Kim Fundingsland’s Jan. 26 article, “Thirty years of dead loop crud is too much,” endorsed the idea that it’s time to do something about the “dead loops” in our city, the river bypasses that become stagnant. Essentially, he said that these dead loops are in vital places, often smell, get filled with trash, are an eyesore to visitors, and that something should be done about them. Although Minot residents appreciate that post-flood river clean up is complex, and that many groups, including the the Army Corps of Engineers, have done very good things for our city, it’s unlikely that anyone intended for the dead loops to exist as long and as uncared for as they have.
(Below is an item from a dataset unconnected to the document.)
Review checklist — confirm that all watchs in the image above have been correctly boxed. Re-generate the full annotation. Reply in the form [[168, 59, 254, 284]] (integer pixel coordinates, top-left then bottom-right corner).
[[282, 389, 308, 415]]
A small group of individuals, the “Dead Loop Group” named above, is initiating an effort to start the dead loop clean-up process. While much could be done, our first focus is on the dead loop east of Eastwood Park. We have gathered some data and maps, visited with some city officials, looked at costs, and have begun to explore what it would take to fill in the dead loop, or a portion of it, to the west of the zoo. That’s just a start; there is much more to know. When and if the land is reclaimed, the possibilities for its use are numerous. Certainly, this effort would be well served by input from many other interested individuals and city officials.

Minot is a vibrant city with lots to offer families and outdoor enthusiasts. We are interested in helping our city to be the best it can be, starting with filling in one dead loop. We are hopeful that other citizens of Minot feel the same.